Situé au cœur de la Défense, dans le quartier Bellini à Puteaux, dans la nouvelle tour Eria, conçue par l’architecte Christian de Portzamparc, ce campus XXL rassemblera sur 26.000 mètres carrés des grands groupes, des start-up, des services de l’Etat, des associations et des acteurs de la recherche autour de la sécurité informatique.

Sur 13 étages, il accueillera des entreprises, start-up et structures publiques, et des événements censés fédérer autour de l’écosystème tricolore de la cybersécurité, avec des formations, conférences, podcasts, tables rondes, ou encore des speed dating investisseurs. Sont prévus aussi des programmes communs qui rassembleront industriels, start-up et centres de recherche.

Un milliard d’euros pour la cybersécurité

Ce campus avait été voulu par Emmanuel Macron dans le contexte de la structuration de la filière par le Comité stratégique de filière (CSF) Industries de sécurité. Alors que des attaques informatiques contre rançon venaient de frapper les hôpitaux de Dax et de Villefranche-sur-Saône, le président avait dévoilé, il y a un an, sa stratégie nationale pour la cybersécurité. Avec à la clé une enveloppe d’un milliard d’euros pour développer ce secteur, dont 515 millions d’euros de l’Etat, le reste venant d’acteurs privés.

Après plus de deux ans de gestation, le projet devient donc opérationnel. L’enjeu ? Il est colossal : peser face aux géants américains et chinois du secteur et être à la pointe dans ce domaine plus stratégique que jamais - alors que les risques de cyberattaques se multiplient. «C’est un enjeu vital pour notre souveraineté et une opportunité économique essentielle pour nos entrepreneurs et nos start-up», a insisté, mardi, Bruno Le Maire. Pour atteindre ces objectifs, il faudra faire travailler ensemble acteurs privés et publics, afin de développer l’écosystème français et former les compétences nécessaires - soit créer au bas mot «37.000 emplois dans la filière» et former «environ 9.250 personnes afin qu’elles deviennent des spécialistes du domaine, de bac+2 à bac+8», souligne Bercy.

Le Campus Cyber sera ouvert à ses membres et à ses partenaires dès ce mercredi. A terme, environ 1.600 salariés y seront accueillis.

Grands groupes et licornes cyber

Parmi ses membres figurent des industriels, tels Atos, Alstom, Bouygues, Safran ; des start-up, comme Withings, SentinelOne, Gatewatcher et Sekoia ; ainsi que des centres de recherche et des organismes publics, comme l’Agence nationale de la sécurité des systèmes d’information (Anssi), la Commission nationale de l’informatique et des libertés (Cnil). Comme le révélait L’Agefi en décembre dernier, l’Anssi est parmi les mieux lotis, occupant un étage entier de la tour. Parmi les partenaires figurent des entreprises étrangères, comme Amazon, Cisco, Dell, Oracle ou encore IBM.

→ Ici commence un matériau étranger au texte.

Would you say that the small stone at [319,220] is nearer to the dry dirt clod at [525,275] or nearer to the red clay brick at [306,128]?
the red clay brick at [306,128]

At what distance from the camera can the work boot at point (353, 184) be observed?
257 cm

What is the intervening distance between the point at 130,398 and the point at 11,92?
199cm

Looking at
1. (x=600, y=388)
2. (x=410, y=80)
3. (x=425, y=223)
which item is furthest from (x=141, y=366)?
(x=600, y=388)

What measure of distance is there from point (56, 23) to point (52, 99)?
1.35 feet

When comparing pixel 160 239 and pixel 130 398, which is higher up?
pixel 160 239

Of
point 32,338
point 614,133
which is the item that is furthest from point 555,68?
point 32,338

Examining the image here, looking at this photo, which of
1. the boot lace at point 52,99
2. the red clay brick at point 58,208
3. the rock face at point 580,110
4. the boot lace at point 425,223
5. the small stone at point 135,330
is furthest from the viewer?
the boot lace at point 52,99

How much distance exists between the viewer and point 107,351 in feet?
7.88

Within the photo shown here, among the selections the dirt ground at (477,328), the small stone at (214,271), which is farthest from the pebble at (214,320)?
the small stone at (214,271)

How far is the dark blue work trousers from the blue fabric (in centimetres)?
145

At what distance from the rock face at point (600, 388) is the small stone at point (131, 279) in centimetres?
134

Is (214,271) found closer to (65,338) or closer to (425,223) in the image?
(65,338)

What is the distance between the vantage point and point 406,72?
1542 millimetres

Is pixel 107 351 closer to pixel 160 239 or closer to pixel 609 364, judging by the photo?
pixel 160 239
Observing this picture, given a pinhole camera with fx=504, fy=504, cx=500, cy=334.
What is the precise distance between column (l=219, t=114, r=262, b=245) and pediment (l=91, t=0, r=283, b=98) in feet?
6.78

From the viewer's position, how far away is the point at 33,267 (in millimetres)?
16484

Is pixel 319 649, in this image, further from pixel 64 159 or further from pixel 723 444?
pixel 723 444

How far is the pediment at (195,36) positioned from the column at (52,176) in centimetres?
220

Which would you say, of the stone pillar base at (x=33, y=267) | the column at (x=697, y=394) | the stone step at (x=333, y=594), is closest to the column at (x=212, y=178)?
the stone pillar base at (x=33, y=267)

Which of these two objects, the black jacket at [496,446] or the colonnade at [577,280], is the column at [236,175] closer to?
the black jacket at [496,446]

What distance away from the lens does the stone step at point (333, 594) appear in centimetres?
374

Les start-up ont un statut particulier, poussées à travailler en collaboration avec les grandes entreprises et les établissements de recherche. Le gouvernement espère y faire émerger «au moins trois licornes», ces entreprises valorisées potentiellement 1 milliard d’euros, indiquait-il il y a un an, citant en exemples Vadesecure, Cyber Angel et l’éditeur de logiciels cyber Gatewatcher. Ce dernier vient de lever 25 millions d’euros.

Le troisième étage, dédié à l’innovation, comportera ainsi un espace incubateur pour les start-up, géré par l’Institut national de recherche en sciences et technologies du numérique (Inria). Avec pour objectif d’incuber «50 start-up en cinq ans dans la cybersécurité», pour en lancer une dizaine par an, indiquait en décembre dernier Christophe Dumoulin, qui pilotera l’incubateur.